- 作業内容 a -
引用文をもとに、次の問いに答えてください。
(i) 画像処理装置100で、画像中の移動体を囲む領域を検出枠として検出するのはどの部ですか。
(ii) 切出し画像生成部110は、どの表示枠の切出し画像を生成しますか。
(iii) 撮影画像の一部領域を切り出して表示するモードは何と呼ばれていますか。

- 引用文 -
────

説明

画像処理装置、画像処理方法、及びコンピュータプログラム

【課題】 撮影画像中の表示枠を切り出した切出し画像を生成する画像処理装置において、切出し画像を観察しているユーザに与える、表示枠の変動によるストレスを軽減できる画像処理装置を提供する。
【解決手段】 画像処理装置100は、撮影により画像を生成する画像生成部101と、画像中の移動体を囲む領域を検出枠として検出する人物検出部102と、検出枠の位置の履歴に基づいて、位置が振れないように、検出枠に対応する表示枠を決定する表示枠中心位置決定部107と、表示枠中心位置決定部107にて決定された表示枠の切出し画像を生成する切出し画像生成部110とを備えている。

【発明の詳細な説明】
【技術分野】
【0001】
本発明は、撮影画像に対して画像処理を行う画像処理装置、画像処理方法、及びコンピュータプログラムに関し、特に、撮影画像中の表示枠を切り出して切出し画像を生成する画像処理装置、画像処理方法、及びコンピュータプログラムに関する。
【背景技術】
【0002】
従来、監視カメラで撮影を行って画像を生成し、その画像をモニタに表示する監視システムにおいては、カメラによる撮影で得られた画像(撮影画像)全体を表示するモード(全表示モード)のほか、その一部領域を切り出して表示するモード(切出し表示モード)が用いられる。

────

- 保存エントリ -
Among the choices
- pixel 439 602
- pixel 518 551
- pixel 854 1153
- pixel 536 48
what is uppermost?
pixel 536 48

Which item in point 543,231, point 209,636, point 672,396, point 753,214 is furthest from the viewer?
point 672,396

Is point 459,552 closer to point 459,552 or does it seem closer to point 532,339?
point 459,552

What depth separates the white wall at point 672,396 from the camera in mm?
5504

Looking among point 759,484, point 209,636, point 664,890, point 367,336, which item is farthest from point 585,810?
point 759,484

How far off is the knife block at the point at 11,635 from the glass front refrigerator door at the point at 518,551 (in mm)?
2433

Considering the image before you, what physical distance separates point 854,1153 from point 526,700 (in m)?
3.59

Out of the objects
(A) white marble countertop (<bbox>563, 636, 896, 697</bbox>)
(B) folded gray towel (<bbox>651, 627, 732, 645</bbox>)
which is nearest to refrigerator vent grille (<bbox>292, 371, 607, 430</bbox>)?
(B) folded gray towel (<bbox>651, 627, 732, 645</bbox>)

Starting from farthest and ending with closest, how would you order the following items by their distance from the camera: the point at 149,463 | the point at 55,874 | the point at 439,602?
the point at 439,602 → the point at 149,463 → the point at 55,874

────

- 作業内容 b -
上のエントリのうち、「Starting from farthest」を含む行からエントリの最後までを、そのまま書き写してください。

- 出力全文 a -
(i) 人物検出部102です。
(ii) 表示枠中心位置決定部107にて決定された表示枠の切出し画像を生成します。
(iii) 切出し表示モードと呼ばれています。

- 出力全文 b -
Starting from farthest and ending with closest, how would you order the following items by their distance from the camera: the point at 149,463 | the point at 55,874 | the point at 439,602?
the point at 439,602 → the point at 149,463 → the point at 55,874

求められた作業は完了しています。